Required work:
Copy the lines below word for word, beginning with the line that contains "How would one" and continuing through the final line.

Dataset records:
■ ■ ■ ■ ■

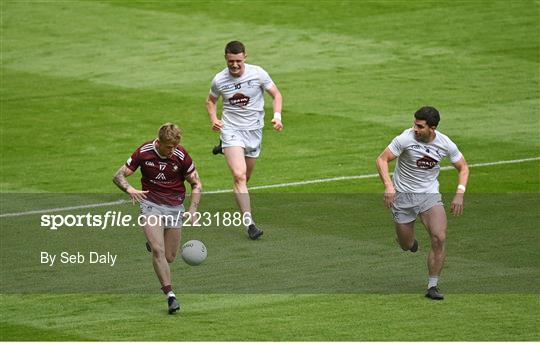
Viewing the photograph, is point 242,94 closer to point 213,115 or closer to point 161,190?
point 213,115

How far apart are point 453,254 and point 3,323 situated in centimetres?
663

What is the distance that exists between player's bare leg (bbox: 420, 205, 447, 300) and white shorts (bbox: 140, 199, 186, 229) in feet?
10.1

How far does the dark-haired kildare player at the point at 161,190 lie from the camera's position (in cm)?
1622

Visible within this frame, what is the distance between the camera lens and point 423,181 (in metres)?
17.0

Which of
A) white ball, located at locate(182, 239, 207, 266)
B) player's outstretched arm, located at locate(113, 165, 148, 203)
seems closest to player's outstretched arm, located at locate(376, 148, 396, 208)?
white ball, located at locate(182, 239, 207, 266)

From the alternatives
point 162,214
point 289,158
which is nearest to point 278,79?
point 289,158

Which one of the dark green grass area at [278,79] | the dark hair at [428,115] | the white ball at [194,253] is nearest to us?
the dark hair at [428,115]

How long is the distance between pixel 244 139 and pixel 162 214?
4.40 meters

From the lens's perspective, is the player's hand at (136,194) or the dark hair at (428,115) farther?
the dark hair at (428,115)

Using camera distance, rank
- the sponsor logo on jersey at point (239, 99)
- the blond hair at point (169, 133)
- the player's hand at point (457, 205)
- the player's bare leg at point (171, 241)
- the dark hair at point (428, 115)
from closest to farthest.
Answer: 1. the blond hair at point (169, 133)
2. the player's hand at point (457, 205)
3. the dark hair at point (428, 115)
4. the player's bare leg at point (171, 241)
5. the sponsor logo on jersey at point (239, 99)

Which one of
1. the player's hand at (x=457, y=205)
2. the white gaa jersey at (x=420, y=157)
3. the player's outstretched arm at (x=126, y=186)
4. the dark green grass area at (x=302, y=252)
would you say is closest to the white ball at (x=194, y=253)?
the dark green grass area at (x=302, y=252)

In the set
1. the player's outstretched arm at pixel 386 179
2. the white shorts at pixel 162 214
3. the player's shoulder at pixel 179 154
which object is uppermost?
the player's shoulder at pixel 179 154

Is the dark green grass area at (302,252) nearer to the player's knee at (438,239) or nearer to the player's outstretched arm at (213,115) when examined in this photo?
the player's knee at (438,239)

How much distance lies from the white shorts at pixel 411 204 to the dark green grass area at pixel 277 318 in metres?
1.03
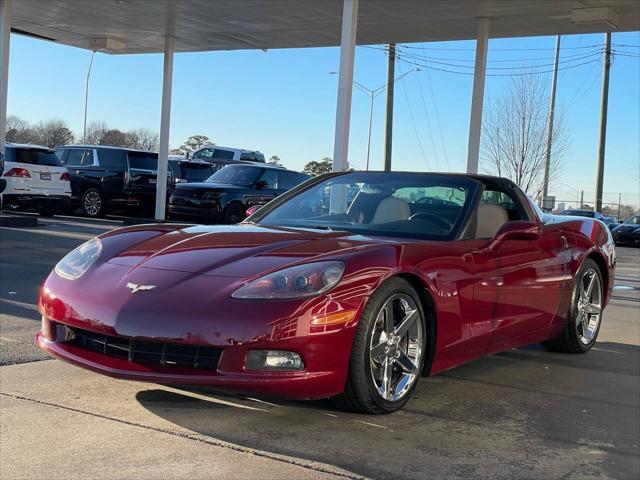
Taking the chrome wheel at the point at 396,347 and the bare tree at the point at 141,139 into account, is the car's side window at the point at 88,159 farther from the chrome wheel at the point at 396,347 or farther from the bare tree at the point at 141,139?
the bare tree at the point at 141,139

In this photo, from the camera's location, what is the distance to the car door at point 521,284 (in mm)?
4219

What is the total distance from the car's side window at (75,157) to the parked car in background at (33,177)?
1770 mm

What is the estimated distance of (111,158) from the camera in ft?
58.3

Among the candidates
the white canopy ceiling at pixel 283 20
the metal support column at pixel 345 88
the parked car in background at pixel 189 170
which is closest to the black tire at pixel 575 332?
the metal support column at pixel 345 88

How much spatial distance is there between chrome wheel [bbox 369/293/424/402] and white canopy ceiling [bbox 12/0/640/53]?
10066 millimetres

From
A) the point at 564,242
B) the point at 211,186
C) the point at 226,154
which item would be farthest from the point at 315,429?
the point at 226,154

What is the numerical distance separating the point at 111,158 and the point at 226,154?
11332mm

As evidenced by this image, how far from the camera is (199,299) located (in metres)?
3.18

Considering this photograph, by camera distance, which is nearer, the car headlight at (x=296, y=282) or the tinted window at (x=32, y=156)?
the car headlight at (x=296, y=282)

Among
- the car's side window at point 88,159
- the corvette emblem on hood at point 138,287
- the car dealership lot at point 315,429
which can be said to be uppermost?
the car's side window at point 88,159

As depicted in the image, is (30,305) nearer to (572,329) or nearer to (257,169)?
(572,329)

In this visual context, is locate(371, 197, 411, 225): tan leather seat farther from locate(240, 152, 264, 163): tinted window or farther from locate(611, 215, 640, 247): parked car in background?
locate(611, 215, 640, 247): parked car in background

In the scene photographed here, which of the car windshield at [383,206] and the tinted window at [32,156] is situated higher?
the tinted window at [32,156]

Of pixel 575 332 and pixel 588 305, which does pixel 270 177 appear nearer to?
pixel 588 305
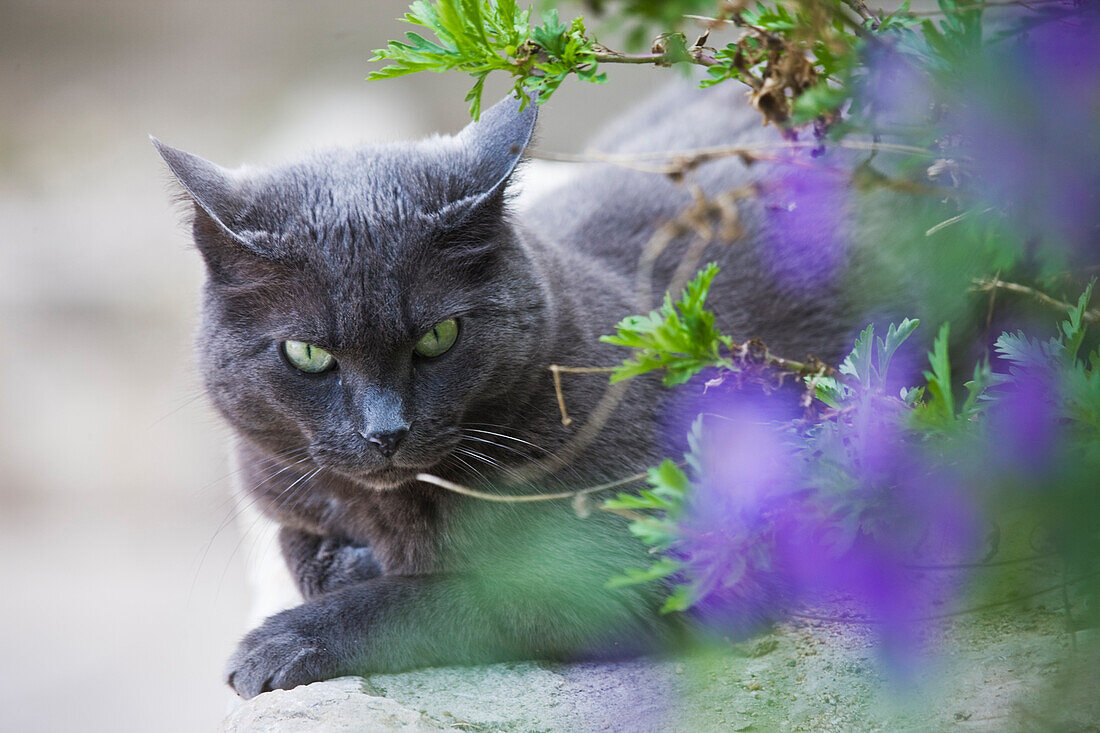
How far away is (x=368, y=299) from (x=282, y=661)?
1.85ft

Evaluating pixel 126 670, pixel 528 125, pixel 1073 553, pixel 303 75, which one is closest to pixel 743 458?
pixel 1073 553

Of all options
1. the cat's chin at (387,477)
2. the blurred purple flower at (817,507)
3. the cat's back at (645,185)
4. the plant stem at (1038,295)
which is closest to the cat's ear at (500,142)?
the cat's back at (645,185)

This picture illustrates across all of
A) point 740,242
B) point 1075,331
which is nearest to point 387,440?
point 1075,331

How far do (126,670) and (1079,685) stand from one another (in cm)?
326

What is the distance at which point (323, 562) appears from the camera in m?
1.85

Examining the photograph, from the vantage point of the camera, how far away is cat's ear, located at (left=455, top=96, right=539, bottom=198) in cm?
150

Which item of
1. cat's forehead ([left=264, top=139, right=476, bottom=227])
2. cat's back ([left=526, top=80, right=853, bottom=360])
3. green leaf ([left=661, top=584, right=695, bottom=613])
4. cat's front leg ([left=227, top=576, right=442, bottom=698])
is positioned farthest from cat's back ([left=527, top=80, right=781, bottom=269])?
green leaf ([left=661, top=584, right=695, bottom=613])

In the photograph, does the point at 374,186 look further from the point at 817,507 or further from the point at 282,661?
the point at 817,507

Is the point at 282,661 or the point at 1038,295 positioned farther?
the point at 282,661

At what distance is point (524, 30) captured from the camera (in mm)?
1163

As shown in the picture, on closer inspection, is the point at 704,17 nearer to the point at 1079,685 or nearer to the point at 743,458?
the point at 743,458

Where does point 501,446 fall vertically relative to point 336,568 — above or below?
above

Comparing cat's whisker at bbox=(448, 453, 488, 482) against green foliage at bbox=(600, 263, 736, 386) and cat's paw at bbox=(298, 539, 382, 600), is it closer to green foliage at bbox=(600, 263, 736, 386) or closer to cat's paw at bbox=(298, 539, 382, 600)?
A: cat's paw at bbox=(298, 539, 382, 600)

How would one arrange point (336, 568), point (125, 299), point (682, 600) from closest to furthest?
point (682, 600) < point (336, 568) < point (125, 299)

■ ■ ■ ■ ■

Expected answer:
How would one arrange point (336, 568), point (125, 299), point (682, 600) from closest to furthest?
point (682, 600) < point (336, 568) < point (125, 299)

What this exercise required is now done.